The movie, I mean, not the shadowy holiday.
The reason why, as Bill Murray’s boorish character learns, is because we’ve been here before. And before and before and before. In agriculture, old-timers see these repetitive, big harvest-low price loops as the proverbial “farm problem.”
After decades of these endless loops, however, maybe the real “problem” isn’t on the “farm.” Maybe the real problem is our loopy farm policy that all but guarantees long stretches of little-to-no profit interrupted by short bursts of (usually) disaster-inspired, low yields and high profits.
That’s our past and it will likely remain our future because farmers, ranchers, and taxpayers are about to go for another lap in the farm policy hyperloop machine. Congress is back in Washington and its ag leaders hope to finish the 2018 Farm Bill before the snow flies.
By all accounts, however, the new law will mirror the old law because old is what our mostly old representatives and senators deliver when we mostly oldsters out in the country are asked what we want.
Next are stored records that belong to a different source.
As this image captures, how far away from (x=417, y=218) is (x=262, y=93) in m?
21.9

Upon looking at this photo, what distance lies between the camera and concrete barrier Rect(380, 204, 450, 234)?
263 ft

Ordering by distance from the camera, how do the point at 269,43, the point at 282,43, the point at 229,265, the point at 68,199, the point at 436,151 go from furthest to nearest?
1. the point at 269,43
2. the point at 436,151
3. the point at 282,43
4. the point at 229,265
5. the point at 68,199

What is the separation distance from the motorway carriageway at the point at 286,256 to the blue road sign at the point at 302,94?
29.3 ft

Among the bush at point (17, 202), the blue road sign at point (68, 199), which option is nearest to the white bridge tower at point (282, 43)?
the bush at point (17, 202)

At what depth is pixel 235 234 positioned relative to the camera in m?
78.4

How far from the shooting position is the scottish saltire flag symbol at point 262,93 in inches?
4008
New ideas, it seems, are as rare in rural America as they are in Washington.
That means the well-worn, low-and-going-lower price centerpiece of recent Farm Bills, crop insurance, will again be the centerpiece of the new—and in all likelihood, really low price—Farm Bill of the future.
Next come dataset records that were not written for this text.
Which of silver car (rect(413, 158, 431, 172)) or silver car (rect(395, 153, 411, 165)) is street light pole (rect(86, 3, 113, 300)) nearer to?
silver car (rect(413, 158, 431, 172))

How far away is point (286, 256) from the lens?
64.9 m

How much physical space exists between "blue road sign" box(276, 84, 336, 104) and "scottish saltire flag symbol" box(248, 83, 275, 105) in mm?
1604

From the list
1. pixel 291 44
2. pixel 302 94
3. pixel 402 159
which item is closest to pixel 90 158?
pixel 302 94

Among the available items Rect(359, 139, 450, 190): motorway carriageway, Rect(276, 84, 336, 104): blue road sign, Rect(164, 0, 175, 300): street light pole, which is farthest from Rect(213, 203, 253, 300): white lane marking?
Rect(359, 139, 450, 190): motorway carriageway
Like crop insurance, other tired policy elements won’t even bother to shower and shave before going back into the new law: there will be no meaningful conservation cross compliance, no program payment caps, no increases in Land Grant research funds, no needed increase in rural infrastructure spending, and no new money for beginning farmer programs.
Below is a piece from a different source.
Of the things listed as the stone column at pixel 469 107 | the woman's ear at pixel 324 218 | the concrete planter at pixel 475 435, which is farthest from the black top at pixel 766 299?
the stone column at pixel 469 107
All, either individually or collectively, could be a starting point to meaningful farm policy reform. But, no, no, no, no, and no.
We know this because, as Bill Murray finds out over and over in the 1993 movie, no is easy; it carries its own strident righteousness.
Here’s how Senate Ag Committee Chairman Pat Roberts, R-KS, recently explained why the status quo “no” of today will become the status quo “no” of tomorrow: “This is no time to be proposing revolutionary ideas with the farm bill… crop insurance is, for many, the most valuable tool in the risk management toolbox.”
Besides, he added, he “doesn’t want to make cuts in crop insurance, but rather reduce regulations that impact farmers and ranchers.”
While Chairman Roberts didn’t point to any specific regulation whose elimination would deliver more profit to farmers and ranchers, his committee colleague, Nebraska Republican Sen. Deb Fischer, did recommend the elimination of one that not only isn’t a regulation now, it won’t be in your lifetime or mine.
“Fischer said there is a movement by some activists,” reported the Columbus (NE) Telegram, “to tie more conservation programs into any kind of farm payments. These programs can, in turn, be tied into crop insurance.”
That would be very bad, she said, because “… putting an extra burden on our farmers isn’t the way to go.”
“Extra burden” is an interesting and revealing phrase for what should be at the very center of all Farm Bills: a clear public benefit—cleaner water, less soil erosion, more vibrant rural communities, and a safe, abundant food supply to name but a few—in return for the subsidies received by farmers.
Accountability, after all, is how well-deserving farmers and ranchers build trust with hungry, helpful taxpayers.
But today our farm and political leaders often are so scared of their own shadow—a primary challenger, a knee-buckling White House tweet, some awful “activist” with an idea that challenges convention—that few pause to consider what change could mean for rural America’s economic and cultural future.
And yet change is what is needed to make tomorrow a new day, not another Groundhog Day again and again and again.